But they are highly resource constrained and if there is no direct benefit to the consumer, why throw that in?


It would help lessen the cost of bandwidth for servers and smaller ISPs, as traffic is very expensive for anyone that isn't Comcast: saturating a 1 Gigabit line can cost an ISP ~$1K/month!


An interesting question, but I worry about the latency overhead of a peer-to-peer system. I'd be happy to be completely wrong about this, though.


I expect enterprise IT will soon want a way to block this sort of thing, if it becomes popular. It risks killing WebRTC for serious applications...


One can also forbid Internet or just computers, because one can do a lot of harm with them...


Enterprise blocking of IP ports has caused quite a mess already. Let's not allow them to make it an even bigger mess.


> Enterprise blocking of IP ports has caused quite a mess already.

Which mess did it cause?


The mess that requires legitimate services to pierce through firewalls.

https://www.tldp.org/HOWTO/Firewall-Piercing/x58.html


It’s also part of why so many things that’d be better on TCP sockets end up being implemented on top of HTTP... and then actually see adoption in that form. A combo of JS limitations and firewalls aggressively blocking everything that’s not HTTP.


The mess that has made any new protocol look like HTTP for the last 15-20 years.


Considering SSH is forbidden in most enterprise networks I've seen, your attitude is clearly in the minority.

Enterprise-IT people tend to shutdown first and ask questions later, to cover their ass (and in their shoes I'd probably do the same). If it becomes trivial to torrent via mainstream browsers, I expect they will lock down whichever feature is responsible or apply massive pressure on vendors to remove the feature.

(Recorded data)

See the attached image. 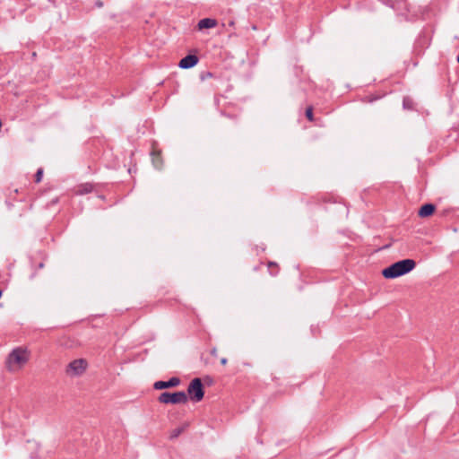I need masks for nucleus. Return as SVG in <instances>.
Instances as JSON below:
<instances>
[{"instance_id": "22", "label": "nucleus", "mask_w": 459, "mask_h": 459, "mask_svg": "<svg viewBox=\"0 0 459 459\" xmlns=\"http://www.w3.org/2000/svg\"><path fill=\"white\" fill-rule=\"evenodd\" d=\"M212 73L208 72V73L206 74V77H212Z\"/></svg>"}, {"instance_id": "24", "label": "nucleus", "mask_w": 459, "mask_h": 459, "mask_svg": "<svg viewBox=\"0 0 459 459\" xmlns=\"http://www.w3.org/2000/svg\"><path fill=\"white\" fill-rule=\"evenodd\" d=\"M35 277V273H33L31 275H30V279H33Z\"/></svg>"}, {"instance_id": "11", "label": "nucleus", "mask_w": 459, "mask_h": 459, "mask_svg": "<svg viewBox=\"0 0 459 459\" xmlns=\"http://www.w3.org/2000/svg\"><path fill=\"white\" fill-rule=\"evenodd\" d=\"M152 163H153L154 167L158 169H161L162 162L160 158V155L157 154L156 152H152Z\"/></svg>"}, {"instance_id": "8", "label": "nucleus", "mask_w": 459, "mask_h": 459, "mask_svg": "<svg viewBox=\"0 0 459 459\" xmlns=\"http://www.w3.org/2000/svg\"><path fill=\"white\" fill-rule=\"evenodd\" d=\"M218 24L217 20L213 18H204L201 19L197 23V29L203 30L204 29H212Z\"/></svg>"}, {"instance_id": "4", "label": "nucleus", "mask_w": 459, "mask_h": 459, "mask_svg": "<svg viewBox=\"0 0 459 459\" xmlns=\"http://www.w3.org/2000/svg\"><path fill=\"white\" fill-rule=\"evenodd\" d=\"M87 366V360L84 359H74L67 365L65 373L70 377H79L85 372Z\"/></svg>"}, {"instance_id": "10", "label": "nucleus", "mask_w": 459, "mask_h": 459, "mask_svg": "<svg viewBox=\"0 0 459 459\" xmlns=\"http://www.w3.org/2000/svg\"><path fill=\"white\" fill-rule=\"evenodd\" d=\"M92 191V186L91 184L81 185L78 187L77 193L79 195L88 194Z\"/></svg>"}, {"instance_id": "5", "label": "nucleus", "mask_w": 459, "mask_h": 459, "mask_svg": "<svg viewBox=\"0 0 459 459\" xmlns=\"http://www.w3.org/2000/svg\"><path fill=\"white\" fill-rule=\"evenodd\" d=\"M28 360L25 351L16 348L8 355L7 364L11 368L13 365H23Z\"/></svg>"}, {"instance_id": "16", "label": "nucleus", "mask_w": 459, "mask_h": 459, "mask_svg": "<svg viewBox=\"0 0 459 459\" xmlns=\"http://www.w3.org/2000/svg\"><path fill=\"white\" fill-rule=\"evenodd\" d=\"M306 117L309 120V121H313L314 120V115H313V108L312 107H308L307 109H306Z\"/></svg>"}, {"instance_id": "9", "label": "nucleus", "mask_w": 459, "mask_h": 459, "mask_svg": "<svg viewBox=\"0 0 459 459\" xmlns=\"http://www.w3.org/2000/svg\"><path fill=\"white\" fill-rule=\"evenodd\" d=\"M435 210H436V206L433 204L428 203V204H423L420 208L418 214L421 218L429 217L430 215H432L434 213Z\"/></svg>"}, {"instance_id": "6", "label": "nucleus", "mask_w": 459, "mask_h": 459, "mask_svg": "<svg viewBox=\"0 0 459 459\" xmlns=\"http://www.w3.org/2000/svg\"><path fill=\"white\" fill-rule=\"evenodd\" d=\"M180 384V379L177 377H173L167 381H156L153 385L154 389L162 390L178 386Z\"/></svg>"}, {"instance_id": "13", "label": "nucleus", "mask_w": 459, "mask_h": 459, "mask_svg": "<svg viewBox=\"0 0 459 459\" xmlns=\"http://www.w3.org/2000/svg\"><path fill=\"white\" fill-rule=\"evenodd\" d=\"M184 429H185L184 427H180V428H177V429H173L170 434V438L173 439V438L178 437L184 431Z\"/></svg>"}, {"instance_id": "17", "label": "nucleus", "mask_w": 459, "mask_h": 459, "mask_svg": "<svg viewBox=\"0 0 459 459\" xmlns=\"http://www.w3.org/2000/svg\"><path fill=\"white\" fill-rule=\"evenodd\" d=\"M96 6L98 8H101L103 6V2H96Z\"/></svg>"}, {"instance_id": "20", "label": "nucleus", "mask_w": 459, "mask_h": 459, "mask_svg": "<svg viewBox=\"0 0 459 459\" xmlns=\"http://www.w3.org/2000/svg\"><path fill=\"white\" fill-rule=\"evenodd\" d=\"M268 265H269V268H271L273 266L277 267V264L273 262H270Z\"/></svg>"}, {"instance_id": "12", "label": "nucleus", "mask_w": 459, "mask_h": 459, "mask_svg": "<svg viewBox=\"0 0 459 459\" xmlns=\"http://www.w3.org/2000/svg\"><path fill=\"white\" fill-rule=\"evenodd\" d=\"M403 106L406 109H412V100L409 97H404Z\"/></svg>"}, {"instance_id": "21", "label": "nucleus", "mask_w": 459, "mask_h": 459, "mask_svg": "<svg viewBox=\"0 0 459 459\" xmlns=\"http://www.w3.org/2000/svg\"><path fill=\"white\" fill-rule=\"evenodd\" d=\"M38 267H39V269L43 268V267H44V263H39Z\"/></svg>"}, {"instance_id": "3", "label": "nucleus", "mask_w": 459, "mask_h": 459, "mask_svg": "<svg viewBox=\"0 0 459 459\" xmlns=\"http://www.w3.org/2000/svg\"><path fill=\"white\" fill-rule=\"evenodd\" d=\"M187 394L189 399L195 403L203 400L204 396V388L202 380L199 377L194 378L188 385Z\"/></svg>"}, {"instance_id": "15", "label": "nucleus", "mask_w": 459, "mask_h": 459, "mask_svg": "<svg viewBox=\"0 0 459 459\" xmlns=\"http://www.w3.org/2000/svg\"><path fill=\"white\" fill-rule=\"evenodd\" d=\"M43 169L39 168L35 174V182L39 183L42 180Z\"/></svg>"}, {"instance_id": "19", "label": "nucleus", "mask_w": 459, "mask_h": 459, "mask_svg": "<svg viewBox=\"0 0 459 459\" xmlns=\"http://www.w3.org/2000/svg\"><path fill=\"white\" fill-rule=\"evenodd\" d=\"M227 362H228V360H227V359H226V358H222V359H221V363L222 365H226V364H227Z\"/></svg>"}, {"instance_id": "2", "label": "nucleus", "mask_w": 459, "mask_h": 459, "mask_svg": "<svg viewBox=\"0 0 459 459\" xmlns=\"http://www.w3.org/2000/svg\"><path fill=\"white\" fill-rule=\"evenodd\" d=\"M187 400L188 396L184 391H178L174 393L163 392L158 397L159 403L165 404L186 403Z\"/></svg>"}, {"instance_id": "14", "label": "nucleus", "mask_w": 459, "mask_h": 459, "mask_svg": "<svg viewBox=\"0 0 459 459\" xmlns=\"http://www.w3.org/2000/svg\"><path fill=\"white\" fill-rule=\"evenodd\" d=\"M386 4H388V5L393 8V9H396L397 8V5H406L407 2H401V1H398V2H385Z\"/></svg>"}, {"instance_id": "23", "label": "nucleus", "mask_w": 459, "mask_h": 459, "mask_svg": "<svg viewBox=\"0 0 459 459\" xmlns=\"http://www.w3.org/2000/svg\"><path fill=\"white\" fill-rule=\"evenodd\" d=\"M271 274L272 275H276L277 274V271H275V272L271 271Z\"/></svg>"}, {"instance_id": "18", "label": "nucleus", "mask_w": 459, "mask_h": 459, "mask_svg": "<svg viewBox=\"0 0 459 459\" xmlns=\"http://www.w3.org/2000/svg\"><path fill=\"white\" fill-rule=\"evenodd\" d=\"M211 354L212 356H216L217 355V350L215 348H213L212 351H211Z\"/></svg>"}, {"instance_id": "1", "label": "nucleus", "mask_w": 459, "mask_h": 459, "mask_svg": "<svg viewBox=\"0 0 459 459\" xmlns=\"http://www.w3.org/2000/svg\"><path fill=\"white\" fill-rule=\"evenodd\" d=\"M416 266L413 259H403L387 266L382 271V275L385 279H395L411 272Z\"/></svg>"}, {"instance_id": "7", "label": "nucleus", "mask_w": 459, "mask_h": 459, "mask_svg": "<svg viewBox=\"0 0 459 459\" xmlns=\"http://www.w3.org/2000/svg\"><path fill=\"white\" fill-rule=\"evenodd\" d=\"M198 62L199 57L196 55L189 54L179 61L178 66L182 69H190L196 65Z\"/></svg>"}]
</instances>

Challenges
1. Please turn the paragraph of the discussion about enterprise blocking of WebRTC that begins "Enterprise-IT people tend to shutdown first" into a short bulleted list that keeps its main points.
2. Write the next part of the discussion about enterprise blocking of WebRTC, picking up after its final paragraph.
None of the recorded lines is needed.

Answers to the exercise
1.
- Enterprise IT staff tend to shut things down first and ask questions later, to protect themselves.
- The writer would probably do the same in their position.
- If torrenting through mainstream browsers becomes trivial, IT is expected to lock down the responsible feature or put heavy pressure on vendors to remove it.

2.
> Considering SSH is forbidden in most enterprise networks I've seen, your attitude is clearly in the minority.

You can't really forbid SSH (on paper only you can) since you can create SSH tunnels via virtually any port.


Of course, but they still make an effort (and a policy that will be applied to you if found out). They have to, it's their responsibility. If suddenly half the network is saturated by people using browsers to torrent the latest movies, you can bet that the answer won't be "we need a bigger pipe"...


The enterprise networks I’ve been on don’t give endpoints direct internet access. You can only access the web through an authenticated proxy. This forbids SSH, unless you set up additional infrastructure to tunnel it in HTTP.


Removing the feature seems pretty unlikely, since most web-based video conferencing products rely on WebRTC. In today's remote work world, that would be quite the throwing of the baby out with the bathwater.


Enterprise IT people here. We cover our ass in true enterprise style by consuming website filter lists from a provider and MitM TLS. Doesn't matter if they use WebRTC or HTTP, as long as the website is in the correct categories.

Worst case we could disallow WebRTC via DPI and whitelist it for category conferencing.


The only problem I see here would be created by themselves. The price they pay for postponing questions is losing WebRTC and those "serious applications" in the meantime.


I get the argument about blaming tools, but there's precedent here that suggests a ban could happen. Apple bans torrent-related applications from their app store despite the protocol ostensibly having nothing to do with piracy.

I think that's less likely to happen with WebRTC. But for workplaces that don't otherwise use it? Maybe.


What's are these "serious" applications?


Zoom, Slack and Teams all use WebRTC for running their respective clients in the browser.


And in their desktop apps (at least for slack and zoom).


Loads of IM / webconf applications, at the moment.


My point is that that’s not less serious than a library supporting the BitTorrent protocol.


I'm not sure I follow. Bittorrent is absolutely NOT a "serious" application from an enterprise perspective. Most companies don't use torrents and actively block the protocol (since the most common usages are unsavoury or related to entertainment, not business).

Whereas IMs are an accepted part of business processes (i.e. "serious").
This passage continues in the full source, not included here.